*EXCERPTED PASSAGE*.

***

Mar 11, 2010 13:31
It has been a long journey to come to this point.
I just graduated from the academy and have been given my first round of assignments, most of them surrounding the group known as the Hellions. They're little better then common street thugs, the problem being of course that they're common street thugs with supernatural toys - powerful supernatural toys at that. If nothing else my investigations should prove fascinating - and somewhat amusing. I mean really, who do these boys think they are - Circle of Thorns?
I was heading towards location assignment yesterday and stumbled in over my head, one guy but one guy who had obviously been at this a lot longer then I have. It took everything I had but I pinned him down and managed to make the arrest. Apparently a nice android had been watching from the sidelines and he wanted to give me a bit of inf to help me along as a reward for the fight. His name was Dual Core and we spent quite a bit of time talking. (Yeah I know I shouldn't have stopped on the way to an assignment to chat... but he was so fascinating.) I added him to my contact sheet and I'm hoping to meet him again. (And maybe that friend of his - the one who almost died in the car accident.) We did wind up teaming together on my assignment and it was fun, but the conversation is what really stands out for me.
I was in Galaxy City doing a bit of research when I encountered my first Rikit Invasion... up until that point (something happened later last night and I'll get to that.) it was the scariest thing that had ever happened to me. The sky turned the oddest shade of yellow, and the earth its self trembled. I found one or two bombs and tried to keep them tied down until help could arrive... but I simply did not have the power to take it out on my own. Thank goodness there were others about to help. Even in the midst of such terror, it felt great to feel like part of such an amazing community of heroes.

***

*THE PROBLEM*.
Pick up the diary about the new academy graduate and the Hellions right after its last sentence and keep writing it.

(Saved entries)
***

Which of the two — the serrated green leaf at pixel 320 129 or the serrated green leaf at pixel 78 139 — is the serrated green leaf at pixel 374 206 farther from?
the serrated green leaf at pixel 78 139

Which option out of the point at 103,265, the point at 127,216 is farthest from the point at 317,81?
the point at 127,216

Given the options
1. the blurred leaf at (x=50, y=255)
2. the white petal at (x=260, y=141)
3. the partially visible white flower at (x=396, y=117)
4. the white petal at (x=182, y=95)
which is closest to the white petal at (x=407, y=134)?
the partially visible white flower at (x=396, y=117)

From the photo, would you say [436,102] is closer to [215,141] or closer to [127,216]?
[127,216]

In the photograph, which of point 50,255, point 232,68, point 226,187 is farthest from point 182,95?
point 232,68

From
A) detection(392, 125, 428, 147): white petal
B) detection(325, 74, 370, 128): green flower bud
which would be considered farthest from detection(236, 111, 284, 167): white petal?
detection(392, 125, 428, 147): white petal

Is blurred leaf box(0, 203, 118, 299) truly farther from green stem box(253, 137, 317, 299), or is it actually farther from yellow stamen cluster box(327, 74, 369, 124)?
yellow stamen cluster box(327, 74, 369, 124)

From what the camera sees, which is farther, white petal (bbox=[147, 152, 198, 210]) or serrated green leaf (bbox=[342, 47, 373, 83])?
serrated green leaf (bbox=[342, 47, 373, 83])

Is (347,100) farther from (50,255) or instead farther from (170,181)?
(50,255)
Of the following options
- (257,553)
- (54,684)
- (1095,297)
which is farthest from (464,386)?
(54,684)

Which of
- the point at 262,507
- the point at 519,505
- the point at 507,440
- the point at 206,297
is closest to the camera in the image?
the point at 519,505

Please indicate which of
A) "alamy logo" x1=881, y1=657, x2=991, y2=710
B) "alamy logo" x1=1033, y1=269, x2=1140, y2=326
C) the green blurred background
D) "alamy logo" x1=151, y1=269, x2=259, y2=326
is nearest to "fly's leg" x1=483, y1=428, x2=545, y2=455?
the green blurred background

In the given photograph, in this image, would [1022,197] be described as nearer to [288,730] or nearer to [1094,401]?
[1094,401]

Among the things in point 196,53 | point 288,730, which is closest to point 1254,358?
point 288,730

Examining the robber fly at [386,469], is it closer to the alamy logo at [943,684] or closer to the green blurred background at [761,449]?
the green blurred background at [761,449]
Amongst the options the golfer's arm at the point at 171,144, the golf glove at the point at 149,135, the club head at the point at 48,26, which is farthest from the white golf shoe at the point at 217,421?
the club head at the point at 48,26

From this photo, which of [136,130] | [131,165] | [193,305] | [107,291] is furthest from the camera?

***

*RESULT OF THE EXERCISE*.
Later I was making my way through the Hollows and I met a weretiger (at least that's what he looked like to me.) he wanted me to go out with him and fight an Arch Villain, he needed someone with my skill set - and of course I couldn't tell him no. Running through the middle of the Hollows by myself while trying not to be seen was one of the most taxing and frighting experiences of my life. But the rush when I got in there and helped go toe to toe with this amazing villain was worth every moment. Everything happened so fast that I didn't catch my team mates name, but I know I would recognize him if I saw him again.
I have learned in the last couple of days that I truly love to be a part of a team, I love my work whether working alone or on a team, but I really like the feeling of Comradery and being part of something larger then myself that comes with being part of a team.
The second is that despite all of the things I have seen in the Rogue Isles, Paragon still has many exhilarating and terrifying surprises in store for me.
Currently I have been assigned to the Hollows for the majority of my field work (a great deal of it still tied into the Hellions), and my passive assignment is in the hospitals in Atlas city where I'm helping behind the desk with things like registration and filing. Both are extremely rewarding. Lady Liberty has suggested that I might want to take some time and visit a local hot spot called Pocket D, she thinks I work too hard. She might be correct, but if I slow down now I don't know if I will be able to hold it together.
Two years ago I walked away from my family, left the Circle of Thorns behind and now here I am making all my dreams come true, but on some level it still hurts. The loss of my family, the loss of the only way of life I had ever known... these things are still weighing heavily on my soul, as is the knowledge that someday I will have to face them again. I know that the next time I see my family, and the group that was the very foundation of my childhood it will be in an effort to bring them down... I've already been assigned to stop a ritual being held in King's Row, and I can't put it off very much longer.